Outro ponto crucial trazido por Lilian é não se prender muito a conceitos e definições. “A gente deve entender que todos esses modelos de ensino híbrido são inspirações e, a partir deles, os educadores precisam analisar o que faz sentido e o que não faz, e construir as suas próprias experiências, os seus próprios modelos, para a sua rede, para a sua escola e até para o seu grupo de estudantes”, destaca.

A educadora Andréa Barreto também acredita na importância desse desprendimento. “Eu não gosto de pensar em uma só maneira de fazer, acredito que às vezes a melhor estratégia pode estar na sala de aula invertida, em outros momentos no laboratório rotacional e, atualmente, o esquema de rodízio possibilita o virtual aprimorado”, aponta. “O importante é garantir a parte digital em algum momento, sempre lidando com a mediação do professor. Aliás, é importante enfatizar que o papel do professor segue mais importante do que nunca –  ele apenas deixa de ser ‘explicador’ para se tornar um mediador do processo.”

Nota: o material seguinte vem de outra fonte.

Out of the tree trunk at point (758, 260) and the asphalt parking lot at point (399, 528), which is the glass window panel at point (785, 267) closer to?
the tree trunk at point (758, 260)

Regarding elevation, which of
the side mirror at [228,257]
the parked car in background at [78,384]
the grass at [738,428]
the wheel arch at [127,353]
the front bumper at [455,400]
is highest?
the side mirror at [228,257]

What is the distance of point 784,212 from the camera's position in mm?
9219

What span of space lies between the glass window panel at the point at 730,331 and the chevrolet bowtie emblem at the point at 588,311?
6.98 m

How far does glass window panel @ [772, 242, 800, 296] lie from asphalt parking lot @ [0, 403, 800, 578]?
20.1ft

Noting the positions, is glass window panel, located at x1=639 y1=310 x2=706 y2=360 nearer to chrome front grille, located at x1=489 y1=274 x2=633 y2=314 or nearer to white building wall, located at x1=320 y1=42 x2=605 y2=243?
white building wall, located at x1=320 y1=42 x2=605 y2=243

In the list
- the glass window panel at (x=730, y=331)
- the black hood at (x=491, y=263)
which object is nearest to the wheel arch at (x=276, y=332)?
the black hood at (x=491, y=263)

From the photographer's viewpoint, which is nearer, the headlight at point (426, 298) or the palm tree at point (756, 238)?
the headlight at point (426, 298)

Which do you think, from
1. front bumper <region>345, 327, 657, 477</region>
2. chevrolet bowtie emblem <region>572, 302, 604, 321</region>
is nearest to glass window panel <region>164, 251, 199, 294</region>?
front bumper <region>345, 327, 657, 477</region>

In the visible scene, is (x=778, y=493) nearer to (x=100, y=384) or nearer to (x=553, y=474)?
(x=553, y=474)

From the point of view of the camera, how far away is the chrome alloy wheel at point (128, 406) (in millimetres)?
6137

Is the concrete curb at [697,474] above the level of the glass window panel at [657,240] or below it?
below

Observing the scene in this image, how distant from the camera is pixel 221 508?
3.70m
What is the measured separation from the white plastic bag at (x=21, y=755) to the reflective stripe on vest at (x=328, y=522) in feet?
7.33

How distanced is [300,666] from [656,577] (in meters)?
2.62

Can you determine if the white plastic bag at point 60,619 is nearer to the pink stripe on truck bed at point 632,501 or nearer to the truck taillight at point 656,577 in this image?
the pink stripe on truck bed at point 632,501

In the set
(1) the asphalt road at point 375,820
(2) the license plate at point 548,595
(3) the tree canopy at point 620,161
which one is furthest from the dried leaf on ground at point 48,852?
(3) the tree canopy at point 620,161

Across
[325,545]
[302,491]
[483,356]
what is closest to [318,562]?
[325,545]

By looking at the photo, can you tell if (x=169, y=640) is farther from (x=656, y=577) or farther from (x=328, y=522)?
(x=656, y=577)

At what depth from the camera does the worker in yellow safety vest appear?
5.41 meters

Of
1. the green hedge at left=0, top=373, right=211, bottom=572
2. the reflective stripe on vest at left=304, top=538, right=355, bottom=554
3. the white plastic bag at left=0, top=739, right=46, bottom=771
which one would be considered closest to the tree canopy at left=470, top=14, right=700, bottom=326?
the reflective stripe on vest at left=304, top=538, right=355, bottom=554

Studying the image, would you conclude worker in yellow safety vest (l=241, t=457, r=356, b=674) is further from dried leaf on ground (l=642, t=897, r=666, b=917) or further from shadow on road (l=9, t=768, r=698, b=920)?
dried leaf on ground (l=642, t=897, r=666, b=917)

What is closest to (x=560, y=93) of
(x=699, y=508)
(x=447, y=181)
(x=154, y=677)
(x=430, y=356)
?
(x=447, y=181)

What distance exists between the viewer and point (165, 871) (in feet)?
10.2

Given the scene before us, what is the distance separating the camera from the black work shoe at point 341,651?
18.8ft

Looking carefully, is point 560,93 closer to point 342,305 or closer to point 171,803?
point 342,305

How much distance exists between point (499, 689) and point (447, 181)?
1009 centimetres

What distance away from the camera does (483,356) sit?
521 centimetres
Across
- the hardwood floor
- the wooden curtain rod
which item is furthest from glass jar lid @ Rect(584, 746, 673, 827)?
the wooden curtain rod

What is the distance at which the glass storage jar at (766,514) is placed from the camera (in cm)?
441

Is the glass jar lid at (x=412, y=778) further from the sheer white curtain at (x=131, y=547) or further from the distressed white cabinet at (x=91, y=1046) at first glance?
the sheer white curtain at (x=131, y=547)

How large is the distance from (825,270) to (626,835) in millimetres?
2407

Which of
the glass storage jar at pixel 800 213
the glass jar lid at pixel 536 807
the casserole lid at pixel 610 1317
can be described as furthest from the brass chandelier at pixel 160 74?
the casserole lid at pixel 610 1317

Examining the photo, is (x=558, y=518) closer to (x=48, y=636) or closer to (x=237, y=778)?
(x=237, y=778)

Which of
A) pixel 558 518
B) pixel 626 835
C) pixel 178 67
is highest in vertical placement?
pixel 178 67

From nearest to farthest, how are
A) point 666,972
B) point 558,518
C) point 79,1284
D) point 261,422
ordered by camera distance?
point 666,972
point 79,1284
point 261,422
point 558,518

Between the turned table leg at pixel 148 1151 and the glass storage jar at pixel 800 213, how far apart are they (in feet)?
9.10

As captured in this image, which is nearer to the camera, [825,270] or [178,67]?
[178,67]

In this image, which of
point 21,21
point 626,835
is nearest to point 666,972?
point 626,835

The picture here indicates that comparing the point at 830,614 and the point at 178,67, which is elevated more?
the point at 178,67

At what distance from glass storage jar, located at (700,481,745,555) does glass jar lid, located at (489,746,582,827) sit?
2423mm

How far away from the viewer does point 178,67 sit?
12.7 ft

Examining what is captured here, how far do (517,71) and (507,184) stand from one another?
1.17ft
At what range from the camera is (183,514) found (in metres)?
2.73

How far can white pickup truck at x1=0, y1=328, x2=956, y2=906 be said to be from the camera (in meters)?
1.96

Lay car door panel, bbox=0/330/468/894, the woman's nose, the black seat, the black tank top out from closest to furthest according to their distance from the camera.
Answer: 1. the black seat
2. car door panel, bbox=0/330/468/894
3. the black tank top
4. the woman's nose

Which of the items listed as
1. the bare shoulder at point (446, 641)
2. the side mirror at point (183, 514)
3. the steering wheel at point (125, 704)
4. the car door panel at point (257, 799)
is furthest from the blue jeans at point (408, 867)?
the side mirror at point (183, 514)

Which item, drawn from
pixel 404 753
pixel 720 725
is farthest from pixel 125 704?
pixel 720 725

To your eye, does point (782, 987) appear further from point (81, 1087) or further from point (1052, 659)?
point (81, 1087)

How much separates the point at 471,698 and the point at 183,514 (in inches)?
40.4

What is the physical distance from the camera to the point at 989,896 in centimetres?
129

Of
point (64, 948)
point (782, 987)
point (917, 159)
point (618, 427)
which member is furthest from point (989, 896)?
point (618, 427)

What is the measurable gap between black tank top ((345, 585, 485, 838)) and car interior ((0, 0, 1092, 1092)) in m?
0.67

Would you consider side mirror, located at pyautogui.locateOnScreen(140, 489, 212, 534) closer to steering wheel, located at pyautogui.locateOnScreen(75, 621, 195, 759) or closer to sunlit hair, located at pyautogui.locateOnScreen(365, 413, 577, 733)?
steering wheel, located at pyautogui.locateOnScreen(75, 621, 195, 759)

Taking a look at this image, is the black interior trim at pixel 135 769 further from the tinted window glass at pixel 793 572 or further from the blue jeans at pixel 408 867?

Essa importância do professor, inclusive, é algo que Andréa enfatiza quando pensa em todas as ações com foco na aprendizagem que compõem as maiores frentes de trabalho das equipes escolares no atual cenário. “Neste período de gradual retorno, há alunos que tiveram mais acesso às tecnologias, enquanto outros tiveram menos. O desafio é equalizar, portanto, acredito que as metodologias como o laboratório rotacional e o virtual aprimorado serão essenciais nesse processo”, reflete a professora e formadora. “O momento é complicado, mas não concordo que são anos perdidos, que eles não aprenderam nada e que não vai ter recuperação. Nós professores sabemos que vamos conseguir e que não existe caso perdido”.

Quando o acesso à tecnologia é precário
Ante as desigualdades de condições dos alunos, especialistas defendem o uso de recursos tecnológicos, preferivelmente, no espaço escolar

“Nós temos de usar o on-line na escola”, crava a professora e formadora Andréa Barreto. Segundo ela, essa necessidade existe porque diversos alunos não têm o acesso em casa, ou muitas vezes apenas por celulares compartilhados, e se a escola não fornecer o digital, vamos aumentar o abismo ainda mais.

Porém, a educadora sabe que a realidade de algumas escolas públicas apresenta desafios no que diz respeito ao acesso às tecnologias, e indica alguns caminhos possíveis. “Eu me lembro de que já atuei em um local com conexão precária. Então, eu montava pendrives cheios de conteúdos, colocava no computador da escola e dizia para os alunos ‘naveguem e usem todos esses materiais’. Claro que empobrece um pouco e a internet faz falta, mas isso possibilitou ao menos garantir o digital em algum momento”.

A pesquisadora e especialista Lilian Bacich também acredita que esse acesso nas escolas é um ponto mandatório. “O espaço on-line de aprendizagem precisa, preferencialmente, ocorrer dentro da escola, e por isso é necessário analisar toda uma gama de políticas públicas que possibilitem que as escolas forneçam conexão para os seus estudantes”, reforça.